[Stored data]
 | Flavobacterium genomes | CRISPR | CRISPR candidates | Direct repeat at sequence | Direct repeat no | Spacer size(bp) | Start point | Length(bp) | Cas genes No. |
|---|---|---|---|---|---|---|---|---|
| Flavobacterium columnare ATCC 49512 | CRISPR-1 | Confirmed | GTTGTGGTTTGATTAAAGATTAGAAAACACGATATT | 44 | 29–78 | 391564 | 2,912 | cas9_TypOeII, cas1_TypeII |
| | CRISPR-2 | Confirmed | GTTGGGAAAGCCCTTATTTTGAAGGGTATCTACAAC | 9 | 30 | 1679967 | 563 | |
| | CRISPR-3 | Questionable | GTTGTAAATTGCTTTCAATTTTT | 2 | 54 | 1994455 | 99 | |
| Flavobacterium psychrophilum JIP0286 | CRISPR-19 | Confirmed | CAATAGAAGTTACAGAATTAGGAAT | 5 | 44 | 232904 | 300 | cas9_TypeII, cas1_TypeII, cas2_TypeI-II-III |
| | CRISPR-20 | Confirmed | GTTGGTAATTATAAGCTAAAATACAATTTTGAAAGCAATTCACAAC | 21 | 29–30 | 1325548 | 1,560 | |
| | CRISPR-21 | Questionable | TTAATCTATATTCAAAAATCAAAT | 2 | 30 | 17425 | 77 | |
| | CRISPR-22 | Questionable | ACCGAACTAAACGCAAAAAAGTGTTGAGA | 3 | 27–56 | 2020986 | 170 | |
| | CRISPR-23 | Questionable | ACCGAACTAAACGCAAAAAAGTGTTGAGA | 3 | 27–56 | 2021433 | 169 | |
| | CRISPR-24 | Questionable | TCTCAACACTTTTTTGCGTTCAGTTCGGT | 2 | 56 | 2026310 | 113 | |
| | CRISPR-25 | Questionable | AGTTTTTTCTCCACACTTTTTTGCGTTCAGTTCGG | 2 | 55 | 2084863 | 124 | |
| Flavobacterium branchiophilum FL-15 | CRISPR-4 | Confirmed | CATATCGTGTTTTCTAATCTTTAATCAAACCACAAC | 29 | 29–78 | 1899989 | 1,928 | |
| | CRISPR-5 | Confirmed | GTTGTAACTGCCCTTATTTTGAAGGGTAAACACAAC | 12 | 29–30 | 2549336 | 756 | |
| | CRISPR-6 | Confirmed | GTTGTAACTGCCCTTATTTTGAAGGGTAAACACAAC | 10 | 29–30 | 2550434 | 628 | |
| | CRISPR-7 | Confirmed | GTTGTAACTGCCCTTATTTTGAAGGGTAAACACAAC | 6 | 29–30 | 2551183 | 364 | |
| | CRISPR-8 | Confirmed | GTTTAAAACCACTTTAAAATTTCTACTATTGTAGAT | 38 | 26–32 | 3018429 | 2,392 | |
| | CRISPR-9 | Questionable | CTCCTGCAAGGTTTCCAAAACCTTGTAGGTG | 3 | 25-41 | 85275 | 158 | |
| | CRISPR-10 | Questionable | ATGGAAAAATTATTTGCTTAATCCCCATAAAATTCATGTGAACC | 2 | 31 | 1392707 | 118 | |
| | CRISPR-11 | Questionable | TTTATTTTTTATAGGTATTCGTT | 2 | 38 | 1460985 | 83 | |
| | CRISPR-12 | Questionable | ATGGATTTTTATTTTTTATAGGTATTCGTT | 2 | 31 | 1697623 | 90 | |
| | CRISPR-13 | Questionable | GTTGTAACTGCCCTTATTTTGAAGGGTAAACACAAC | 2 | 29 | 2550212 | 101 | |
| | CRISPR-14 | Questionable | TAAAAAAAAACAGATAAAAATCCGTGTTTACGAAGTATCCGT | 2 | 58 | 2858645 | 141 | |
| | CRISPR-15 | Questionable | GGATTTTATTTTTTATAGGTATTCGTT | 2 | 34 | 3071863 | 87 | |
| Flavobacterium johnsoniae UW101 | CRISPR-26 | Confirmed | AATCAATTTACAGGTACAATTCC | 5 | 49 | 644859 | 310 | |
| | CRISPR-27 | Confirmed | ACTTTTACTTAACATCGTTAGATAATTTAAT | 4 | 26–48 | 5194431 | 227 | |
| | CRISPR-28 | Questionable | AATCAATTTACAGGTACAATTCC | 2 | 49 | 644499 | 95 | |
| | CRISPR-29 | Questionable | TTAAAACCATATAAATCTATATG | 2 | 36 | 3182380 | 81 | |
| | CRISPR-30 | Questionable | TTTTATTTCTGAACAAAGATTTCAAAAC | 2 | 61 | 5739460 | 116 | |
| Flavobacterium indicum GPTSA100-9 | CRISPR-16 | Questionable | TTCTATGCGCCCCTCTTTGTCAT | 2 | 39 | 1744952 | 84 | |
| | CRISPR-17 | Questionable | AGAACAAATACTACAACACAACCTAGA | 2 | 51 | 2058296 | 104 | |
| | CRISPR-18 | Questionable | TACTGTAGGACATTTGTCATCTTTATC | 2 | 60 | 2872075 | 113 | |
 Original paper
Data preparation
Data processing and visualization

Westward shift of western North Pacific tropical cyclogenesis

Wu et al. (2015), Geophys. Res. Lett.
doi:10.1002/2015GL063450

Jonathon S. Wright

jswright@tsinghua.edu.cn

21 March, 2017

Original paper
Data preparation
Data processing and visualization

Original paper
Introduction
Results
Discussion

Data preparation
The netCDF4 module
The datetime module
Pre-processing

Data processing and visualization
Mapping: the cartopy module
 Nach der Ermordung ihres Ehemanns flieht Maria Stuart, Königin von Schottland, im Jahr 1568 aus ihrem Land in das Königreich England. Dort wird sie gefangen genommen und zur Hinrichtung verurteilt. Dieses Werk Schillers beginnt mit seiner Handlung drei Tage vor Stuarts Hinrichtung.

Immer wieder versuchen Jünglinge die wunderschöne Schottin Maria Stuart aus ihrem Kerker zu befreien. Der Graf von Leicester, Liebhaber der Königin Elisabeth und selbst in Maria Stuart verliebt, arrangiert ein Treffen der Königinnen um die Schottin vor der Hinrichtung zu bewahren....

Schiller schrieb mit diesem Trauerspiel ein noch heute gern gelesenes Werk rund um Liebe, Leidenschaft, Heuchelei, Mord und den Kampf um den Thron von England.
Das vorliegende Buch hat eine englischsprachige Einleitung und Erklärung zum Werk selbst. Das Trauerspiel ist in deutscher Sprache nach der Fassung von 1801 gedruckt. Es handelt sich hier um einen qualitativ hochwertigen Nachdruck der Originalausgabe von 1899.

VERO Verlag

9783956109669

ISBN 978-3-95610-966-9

- TO DO:
Could you state how many lines of the data include the word "module"? Only the number is needed.

- ANSWER TO THE PROBLEM:
3